Afortunadamente otros líderes regionales comienzan a cuestionar la conveniencia de la guerra contra las drogas, comienzan a mirar estos pueblos no tanto como padres de familia, sino como estadistas reflexivos. Tres ex presidentes latinoamericanos, Fernando H. Cardoso, César Gaviria y Ernesto Zedillo, entre otras personalidades, han decidido conformar una comisión que evaluará de manera independiente las políticas antidrogas en América Latina. “Llegó el momento de hacer una revisión profunda de las actuales políticas a la luz de la falta de resultados”, dijo Zedillo. La comisión, creada en abril pasado, se reunirá próximamente en Colombia y en México. Probablemente los presidentes Uribe y Calderón no asistirán a las reuniones. Ambos estarán ocupados en otros menesteres. Los halcones no piensan. Actúan. Los presidentes latinoamericanos, duele decirlo, sólo se atreven a cuestionar la guerra contra las drogas una vez han dejado su cargo. La sensatez de los ex presidentes contrasta, sin duda, con la intransigencia de los presidentes en ejercicio.

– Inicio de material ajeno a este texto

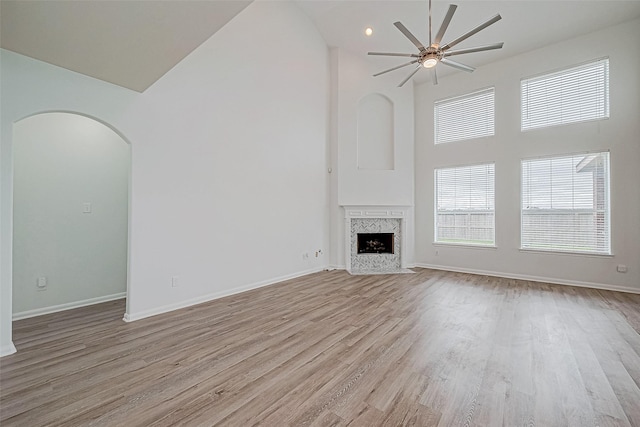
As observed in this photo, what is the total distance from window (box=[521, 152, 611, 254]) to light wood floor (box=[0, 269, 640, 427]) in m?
1.47

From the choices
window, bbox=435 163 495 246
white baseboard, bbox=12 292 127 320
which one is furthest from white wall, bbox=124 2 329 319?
window, bbox=435 163 495 246

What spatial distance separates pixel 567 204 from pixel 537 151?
114cm

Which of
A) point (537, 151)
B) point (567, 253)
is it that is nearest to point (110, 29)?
point (537, 151)

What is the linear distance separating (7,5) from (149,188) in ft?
6.11

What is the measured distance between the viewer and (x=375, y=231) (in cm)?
634

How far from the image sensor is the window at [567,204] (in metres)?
4.87

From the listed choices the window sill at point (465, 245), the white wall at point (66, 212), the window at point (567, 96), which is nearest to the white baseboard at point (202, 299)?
the white wall at point (66, 212)

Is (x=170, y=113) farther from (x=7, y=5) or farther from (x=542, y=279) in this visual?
(x=542, y=279)

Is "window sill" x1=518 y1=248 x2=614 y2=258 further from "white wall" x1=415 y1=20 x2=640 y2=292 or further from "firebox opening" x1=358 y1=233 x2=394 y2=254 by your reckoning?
"firebox opening" x1=358 y1=233 x2=394 y2=254

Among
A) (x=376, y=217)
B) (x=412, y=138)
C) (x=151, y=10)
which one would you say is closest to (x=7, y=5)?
(x=151, y=10)

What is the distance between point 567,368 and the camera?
2.27 meters

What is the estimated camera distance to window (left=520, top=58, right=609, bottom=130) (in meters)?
4.89

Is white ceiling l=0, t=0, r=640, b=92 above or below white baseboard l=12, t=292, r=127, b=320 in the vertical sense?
above

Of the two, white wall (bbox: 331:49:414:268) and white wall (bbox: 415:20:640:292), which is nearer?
white wall (bbox: 415:20:640:292)
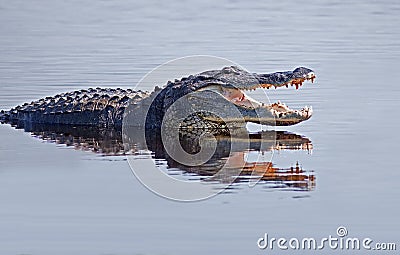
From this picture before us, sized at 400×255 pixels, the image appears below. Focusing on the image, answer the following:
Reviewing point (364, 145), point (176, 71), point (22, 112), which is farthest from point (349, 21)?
point (364, 145)

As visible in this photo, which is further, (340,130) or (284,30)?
(284,30)

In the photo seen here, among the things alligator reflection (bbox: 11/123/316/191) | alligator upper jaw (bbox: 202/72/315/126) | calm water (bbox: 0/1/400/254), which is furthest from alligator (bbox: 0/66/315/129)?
calm water (bbox: 0/1/400/254)

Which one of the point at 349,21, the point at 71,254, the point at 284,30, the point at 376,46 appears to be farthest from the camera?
the point at 349,21

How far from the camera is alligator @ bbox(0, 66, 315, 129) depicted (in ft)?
39.8

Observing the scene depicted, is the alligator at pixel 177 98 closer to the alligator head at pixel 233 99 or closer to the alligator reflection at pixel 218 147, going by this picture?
the alligator head at pixel 233 99

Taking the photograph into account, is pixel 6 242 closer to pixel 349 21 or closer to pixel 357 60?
pixel 357 60

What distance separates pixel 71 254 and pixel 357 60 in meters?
11.5

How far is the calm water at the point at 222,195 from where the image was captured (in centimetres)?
766

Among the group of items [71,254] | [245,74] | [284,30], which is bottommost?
[71,254]

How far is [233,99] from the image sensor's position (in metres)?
12.4

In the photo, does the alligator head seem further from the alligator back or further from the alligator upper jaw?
the alligator back

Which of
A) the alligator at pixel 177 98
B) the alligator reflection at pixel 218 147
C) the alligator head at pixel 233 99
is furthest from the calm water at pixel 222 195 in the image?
the alligator at pixel 177 98

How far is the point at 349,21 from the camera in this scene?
82.4ft

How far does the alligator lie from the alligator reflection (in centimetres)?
22
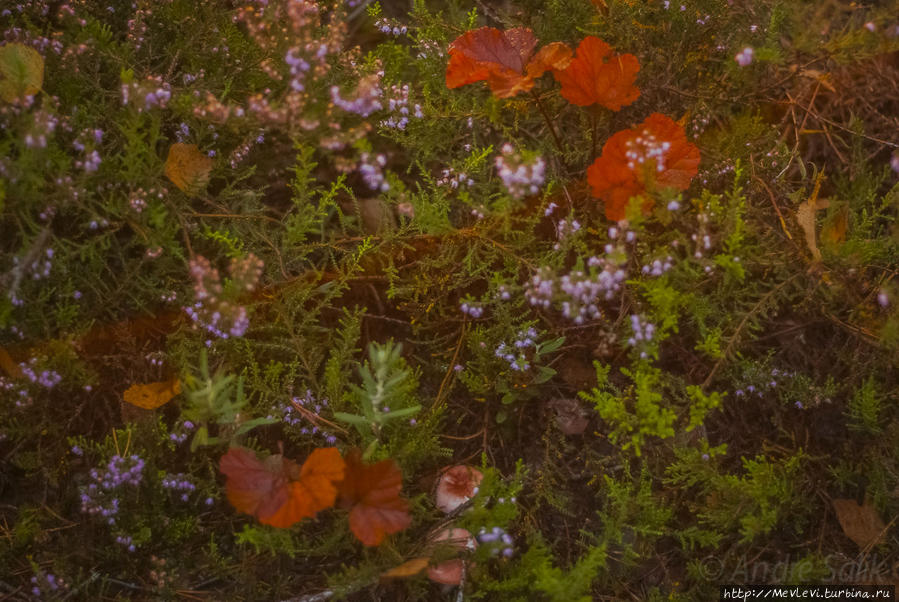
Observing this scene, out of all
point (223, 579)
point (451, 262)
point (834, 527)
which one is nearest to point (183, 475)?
point (223, 579)

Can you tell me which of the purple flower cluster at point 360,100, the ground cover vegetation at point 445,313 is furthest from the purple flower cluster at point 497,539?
the purple flower cluster at point 360,100

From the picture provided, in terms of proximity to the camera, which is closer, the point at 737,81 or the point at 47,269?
the point at 47,269

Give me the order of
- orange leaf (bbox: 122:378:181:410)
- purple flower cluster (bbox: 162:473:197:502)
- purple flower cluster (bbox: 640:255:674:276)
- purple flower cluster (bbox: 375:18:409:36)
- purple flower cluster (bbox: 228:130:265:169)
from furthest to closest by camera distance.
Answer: purple flower cluster (bbox: 375:18:409:36) → purple flower cluster (bbox: 228:130:265:169) → orange leaf (bbox: 122:378:181:410) → purple flower cluster (bbox: 162:473:197:502) → purple flower cluster (bbox: 640:255:674:276)

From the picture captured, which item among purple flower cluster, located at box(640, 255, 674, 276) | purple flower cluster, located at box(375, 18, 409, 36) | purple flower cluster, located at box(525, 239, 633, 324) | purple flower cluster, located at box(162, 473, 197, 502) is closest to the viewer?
purple flower cluster, located at box(525, 239, 633, 324)

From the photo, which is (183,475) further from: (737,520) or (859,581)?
(859,581)

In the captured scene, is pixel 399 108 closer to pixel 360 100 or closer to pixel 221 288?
pixel 360 100

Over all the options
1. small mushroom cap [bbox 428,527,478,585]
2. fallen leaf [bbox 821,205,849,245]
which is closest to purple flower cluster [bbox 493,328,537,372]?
small mushroom cap [bbox 428,527,478,585]

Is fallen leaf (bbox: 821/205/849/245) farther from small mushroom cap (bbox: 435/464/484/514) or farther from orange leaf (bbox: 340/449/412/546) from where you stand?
orange leaf (bbox: 340/449/412/546)
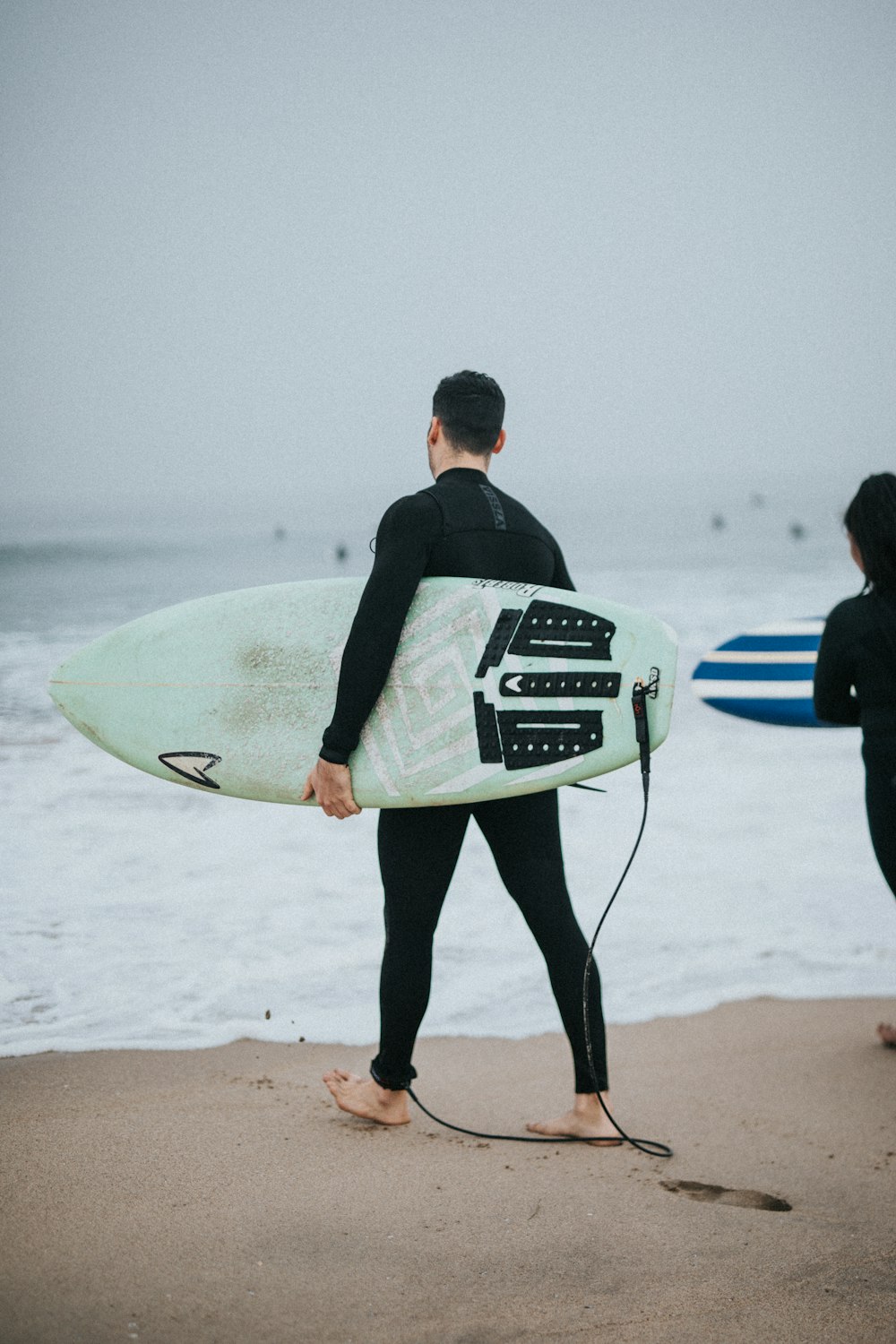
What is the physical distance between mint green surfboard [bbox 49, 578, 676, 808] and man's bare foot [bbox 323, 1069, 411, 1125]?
22.2 inches

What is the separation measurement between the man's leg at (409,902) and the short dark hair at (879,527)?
0.86m

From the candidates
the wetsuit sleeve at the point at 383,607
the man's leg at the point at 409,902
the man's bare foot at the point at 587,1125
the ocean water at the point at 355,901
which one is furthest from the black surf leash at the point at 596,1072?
the ocean water at the point at 355,901

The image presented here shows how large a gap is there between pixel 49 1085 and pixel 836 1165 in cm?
152

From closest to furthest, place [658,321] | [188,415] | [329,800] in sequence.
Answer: [329,800] < [188,415] < [658,321]

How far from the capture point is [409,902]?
1.71 m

Una de las razones, de las incontables razones, para oponerse a una segunda reelección del presidente Uribe es su posición sobre el tema de la droga. Este país necesita un presidente en ejercicio que, desde la experiencia colombiana, le haga ver al mundo “la violencia y el dolor desmesurados de nuestra historia”. De lo contrario seguiremos en lo mismo, peleando una guerra imposible. Seguiremos, en últimas, como un personaje de Cormac McCarthy, el sheriff taciturno que sólo se da cuenta de la imposibilidad de su lucha el día de su jubilación.
Quiero relatar la siguiente anécdota que ayuda, creo yo, a entender el clima de opinión reinante en el país. Hace dos meses aproximadamente fui invitado a comentar el libro de Claudia López (y coautores) sobre la parapolítica. Estoy seguro de que la invitación fue un error. Probablemente la persona encargada de la promoción editorial me confundió con Carlos Gaviria o con José Obdulio y terminé en el lugar equivocado, en la biblioteca del Gimnasio Moderno dispuesto a dar una discusión académica, a participar en un debate interesante.
Lo primero que me llamó la atención, al entrar a la biblioteca, fue el escenario. Como fondo, detrás de la mesa principal, había una pantalla gigante de 5 metros cuadrados donde se proyectaban, en una sucesión sin fin, los rostros de los parlamentarios acusados de parapolítica. El ambiente de linchamiento era evidente. Digamos que se trataba de un linchamiento virtual. Pero linchamiento al fin y al cabo.
La biblioteca estaba de llena de gente. Atiborrada. Mockus estaba en primera fila. Atento. Con la seriedad que demandaba la ocasión. Varios senadores también estaban presentes. Adustos. La presentación comenzó media hora tarde. León Valencia hizo una rápida introducción. Habló de la necesidad de una derecha civilista. Me pareció un discurso conciliador, con una dosis correcta de demagogia. Luego Rafael Pardo pontificó dos minutos sobre la necesidad de una reforma política y yo hice un comentario puntual sobre las regalías y las causas económicas del problema en cuestión. Seguidamente Claudia López se levantó de la mesa. Tomó el micrófono y dijo que iba a hacer una presentación de veinte minutos.
Habló hora y media en un tono ensordecedor. Mezcló la historia, la geografía, la política y la ética. Le dio órdenes al Fiscal, que había llegado a la presentación y escuchaba anonadado. Los aplausos se repetían cada cierto tiempo. La señora López, me di cuenta entonces, era la santa inquisidora de esta ceremonia extraña. “Esta investigación –dijo en algún momento, refiriéndose a su propio trabajo– es la investigación académica más importante de la historia del país”. Mientras tanto, las fotos de los parapolíticos, el carrusel de rostros continuaba sin cesar, dándole una iluminación peculiar a la ceremonia.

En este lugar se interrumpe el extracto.